DATA FOR THIS EXERCISE.
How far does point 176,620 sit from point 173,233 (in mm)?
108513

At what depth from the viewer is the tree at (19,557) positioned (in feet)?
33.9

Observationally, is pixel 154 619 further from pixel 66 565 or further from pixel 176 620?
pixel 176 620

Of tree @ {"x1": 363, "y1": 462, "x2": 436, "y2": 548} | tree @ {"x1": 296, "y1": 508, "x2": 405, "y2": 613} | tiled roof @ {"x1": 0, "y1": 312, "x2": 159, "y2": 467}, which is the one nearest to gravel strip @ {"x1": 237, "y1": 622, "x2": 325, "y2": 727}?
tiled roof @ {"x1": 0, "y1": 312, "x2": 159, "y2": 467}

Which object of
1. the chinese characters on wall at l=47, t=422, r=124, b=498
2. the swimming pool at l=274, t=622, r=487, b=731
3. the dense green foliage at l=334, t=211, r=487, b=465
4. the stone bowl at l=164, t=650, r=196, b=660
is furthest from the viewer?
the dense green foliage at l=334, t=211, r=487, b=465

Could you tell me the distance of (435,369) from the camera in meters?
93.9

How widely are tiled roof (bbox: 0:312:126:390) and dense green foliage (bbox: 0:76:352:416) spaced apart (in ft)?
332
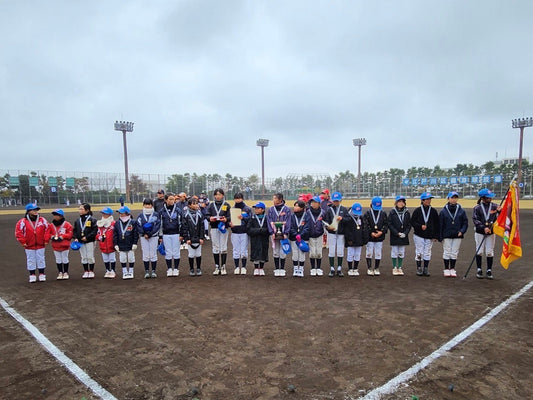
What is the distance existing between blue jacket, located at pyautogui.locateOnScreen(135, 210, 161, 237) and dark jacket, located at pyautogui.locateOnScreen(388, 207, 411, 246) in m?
5.67

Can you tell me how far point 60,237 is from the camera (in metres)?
7.32

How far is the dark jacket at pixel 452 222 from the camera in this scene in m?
7.24

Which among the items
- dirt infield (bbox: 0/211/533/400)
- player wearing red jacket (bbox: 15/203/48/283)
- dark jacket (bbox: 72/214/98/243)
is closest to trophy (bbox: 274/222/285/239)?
dirt infield (bbox: 0/211/533/400)

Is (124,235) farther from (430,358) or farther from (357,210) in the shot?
(430,358)

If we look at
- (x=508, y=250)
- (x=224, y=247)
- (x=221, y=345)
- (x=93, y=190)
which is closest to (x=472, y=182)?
(x=508, y=250)

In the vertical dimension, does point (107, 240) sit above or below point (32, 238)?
below

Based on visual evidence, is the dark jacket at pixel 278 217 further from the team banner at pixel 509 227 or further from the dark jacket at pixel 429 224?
the team banner at pixel 509 227

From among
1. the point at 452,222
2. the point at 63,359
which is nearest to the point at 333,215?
the point at 452,222

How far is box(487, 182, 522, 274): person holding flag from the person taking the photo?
22.2 feet

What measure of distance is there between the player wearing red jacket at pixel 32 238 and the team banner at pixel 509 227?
10.4 meters

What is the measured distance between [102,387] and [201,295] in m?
2.98

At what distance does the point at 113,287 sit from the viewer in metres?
6.76

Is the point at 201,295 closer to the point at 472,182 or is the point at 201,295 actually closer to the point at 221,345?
the point at 221,345

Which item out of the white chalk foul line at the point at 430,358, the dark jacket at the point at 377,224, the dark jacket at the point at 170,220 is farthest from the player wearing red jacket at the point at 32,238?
the dark jacket at the point at 377,224
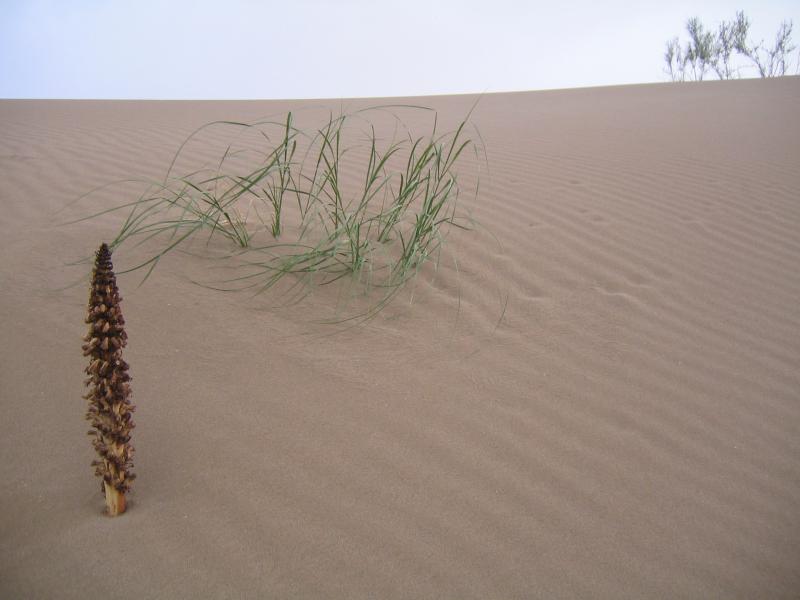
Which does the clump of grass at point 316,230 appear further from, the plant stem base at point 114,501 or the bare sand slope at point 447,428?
the plant stem base at point 114,501

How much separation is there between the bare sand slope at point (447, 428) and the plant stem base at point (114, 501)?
41 mm

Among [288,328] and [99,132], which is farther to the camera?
[99,132]

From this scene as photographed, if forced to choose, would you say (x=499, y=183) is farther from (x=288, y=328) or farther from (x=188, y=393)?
(x=188, y=393)

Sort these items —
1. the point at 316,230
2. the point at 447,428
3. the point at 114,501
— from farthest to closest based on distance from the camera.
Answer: the point at 316,230 → the point at 447,428 → the point at 114,501

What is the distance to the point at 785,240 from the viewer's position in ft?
12.2

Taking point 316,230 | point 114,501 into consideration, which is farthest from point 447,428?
point 316,230

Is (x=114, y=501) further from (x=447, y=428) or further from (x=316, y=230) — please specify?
(x=316, y=230)

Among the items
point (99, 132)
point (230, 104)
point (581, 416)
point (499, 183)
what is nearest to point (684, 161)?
point (499, 183)

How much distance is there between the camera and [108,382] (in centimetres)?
146

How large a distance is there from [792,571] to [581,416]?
712mm

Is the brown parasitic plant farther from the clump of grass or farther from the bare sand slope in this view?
the clump of grass

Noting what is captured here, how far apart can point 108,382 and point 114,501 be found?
0.34 meters

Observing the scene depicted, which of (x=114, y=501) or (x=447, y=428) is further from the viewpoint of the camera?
(x=447, y=428)

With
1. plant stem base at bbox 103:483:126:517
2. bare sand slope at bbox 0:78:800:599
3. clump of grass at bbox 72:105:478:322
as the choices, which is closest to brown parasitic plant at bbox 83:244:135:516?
plant stem base at bbox 103:483:126:517
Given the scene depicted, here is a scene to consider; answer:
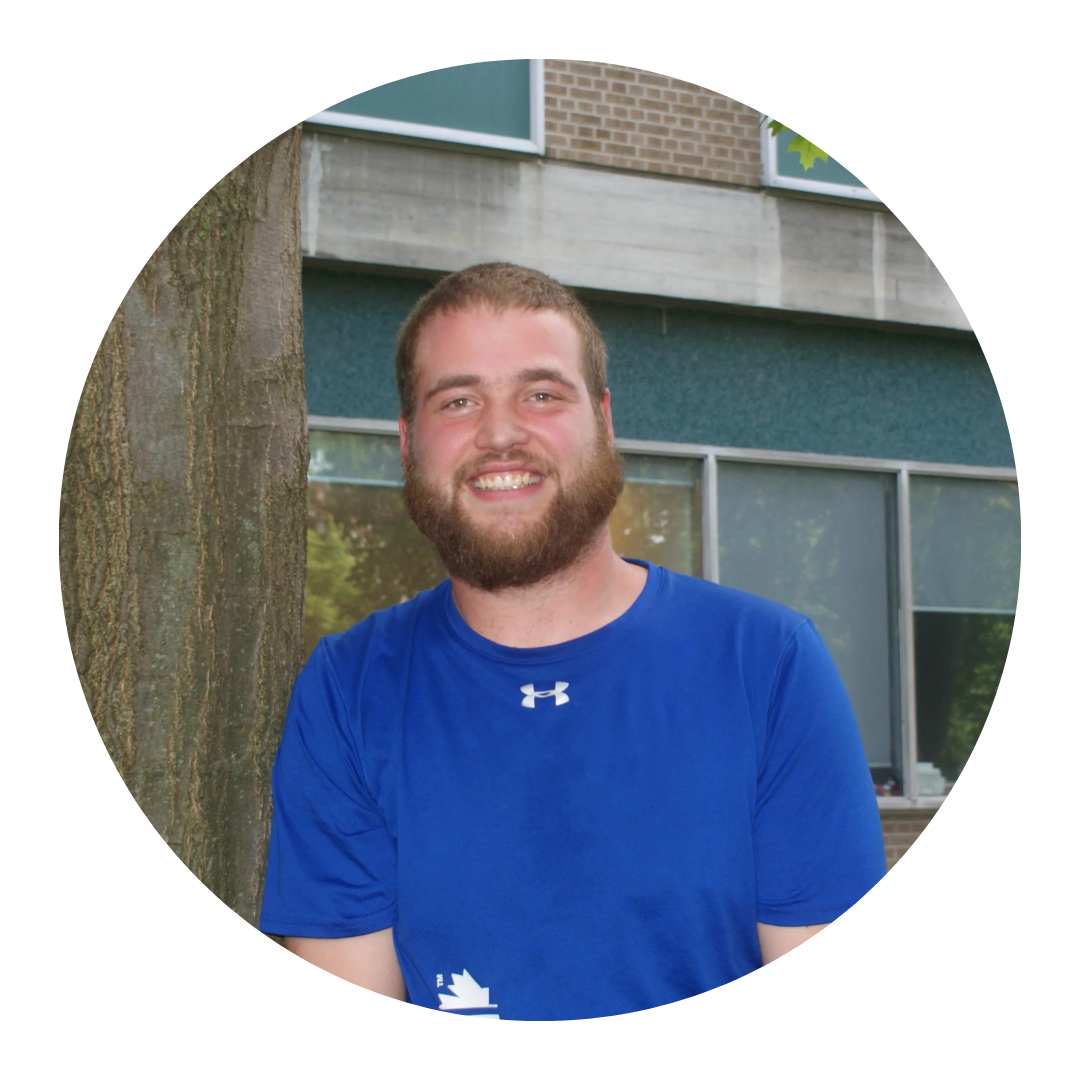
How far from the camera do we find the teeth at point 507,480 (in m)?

WHAT THE EXERCISE ASKS. Repeat all the items above word for word, leaving out the pictures.

ANSWER TO THE PROBLEM.
How far does point 176,620 sit from point 173,233 (in mm)?
108513

At what depth from the viewer is the tree at (19,557) positioned (in feet)?
33.9

Observationally, is pixel 154 619 further from pixel 66 565 or further from pixel 176 620?
pixel 176 620

Of tree @ {"x1": 363, "y1": 462, "x2": 436, "y2": 548} | tree @ {"x1": 296, "y1": 508, "x2": 405, "y2": 613} | tiled roof @ {"x1": 0, "y1": 312, "x2": 159, "y2": 467}, which is the one nearest to gravel strip @ {"x1": 237, "y1": 622, "x2": 325, "y2": 727}?
tiled roof @ {"x1": 0, "y1": 312, "x2": 159, "y2": 467}

Which object of
1. the chinese characters on wall at l=47, t=422, r=124, b=498
2. the swimming pool at l=274, t=622, r=487, b=731
3. the dense green foliage at l=334, t=211, r=487, b=465
4. the stone bowl at l=164, t=650, r=196, b=660
is furthest from the viewer?
the dense green foliage at l=334, t=211, r=487, b=465

Could you tell me the distance of (435,369) from the camera in meters?
93.9

How widely are tiled roof (bbox: 0:312:126:390) and dense green foliage (bbox: 0:76:352:416) spaced apart (in ft)?
332
What is the distance existing between blue jacket, located at pyautogui.locateOnScreen(135, 210, 161, 237) and dark jacket, located at pyautogui.locateOnScreen(388, 207, 411, 246) in m?
5.67

Can you tell me how far point 60,237 is from the camera (in metres)?
7.32

How far is the dark jacket at pixel 452 222 from the camera in this scene in m?
7.24

Which among the items
- dirt infield (bbox: 0/211/533/400)
- player wearing red jacket (bbox: 15/203/48/283)
- dark jacket (bbox: 72/214/98/243)
is closest to trophy (bbox: 274/222/285/239)?
dirt infield (bbox: 0/211/533/400)

Is (124,235) farther from (430,358) or farther from (357,210) in the shot?
(430,358)

If we look at
- (x=508, y=250)
- (x=224, y=247)
- (x=221, y=345)
- (x=93, y=190)
which is closest to (x=472, y=182)?
(x=508, y=250)

In the vertical dimension, does point (107, 240) sit above or below point (32, 238)?
below

Based on visual evidence, is the dark jacket at pixel 278 217 further from the team banner at pixel 509 227 or further from the dark jacket at pixel 429 224?
the team banner at pixel 509 227

From among
1. the point at 452,222
2. the point at 63,359
which is nearest to the point at 333,215?
the point at 452,222

How far is box(487, 182, 522, 274): person holding flag from the person taking the photo?
22.2 feet

What measure of distance is there between the player wearing red jacket at pixel 32 238 and the team banner at pixel 509 227?
10.4 meters

What is the measured distance between [102,387] and [201,295] in m?
2.98

At what distance does the point at 113,287 sit from the viewer in metres?
6.76

Is the point at 201,295 closer to the point at 472,182 or is the point at 201,295 actually closer to the point at 221,345?
the point at 221,345

Which item out of the white chalk foul line at the point at 430,358, the dark jacket at the point at 377,224, the dark jacket at the point at 170,220 is farthest from the player wearing red jacket at the point at 32,238?
the dark jacket at the point at 377,224
Which does the clump of grass at point 316,230 appear further from, the plant stem base at point 114,501 or the bare sand slope at point 447,428?
the plant stem base at point 114,501

How much separation is there between the bare sand slope at point (447, 428) and the plant stem base at point (114, 501)?
41 mm

Among [288,328] and [99,132], which is farther to the camera?
[99,132]

From this scene as photographed, if forced to choose, would you say (x=499, y=183) is farther from (x=288, y=328) or farther from (x=188, y=393)?
(x=188, y=393)

Sort these items —
1. the point at 316,230
2. the point at 447,428
3. the point at 114,501
— from farthest to closest based on distance from the camera.
Answer: the point at 316,230 → the point at 447,428 → the point at 114,501

What is the distance to the point at 785,240 from the viewer's position in ft?
12.2

Taking point 316,230 | point 114,501 into consideration, which is farthest from point 447,428?
point 316,230

Is (x=114, y=501) further from (x=447, y=428) or further from (x=316, y=230) — please specify?
(x=316, y=230)

Among the items
point (99, 132)
point (230, 104)
point (581, 416)
point (499, 183)
what is nearest to point (684, 161)?
point (499, 183)

How much distance is there between the camera and [108,382] (in centimetres)?
146

How large a distance is there from [792,571] to [581,416]?
712mm

Is the brown parasitic plant farther from the clump of grass or farther from the bare sand slope in this view?
the clump of grass

Noting what is captured here, how far apart can point 108,382 and point 114,501 be found?
0.34 meters

Observing the scene depicted, which of (x=114, y=501) or (x=447, y=428) is further from the viewpoint of the camera?
(x=447, y=428)

With
1. plant stem base at bbox 103:483:126:517
2. bare sand slope at bbox 0:78:800:599
3. clump of grass at bbox 72:105:478:322
as the choices, which is closest to brown parasitic plant at bbox 83:244:135:516?
plant stem base at bbox 103:483:126:517
Given the scene depicted, here is a scene to consider; answer:
How far from the camera do we find the teeth at point 507,480 (in m)?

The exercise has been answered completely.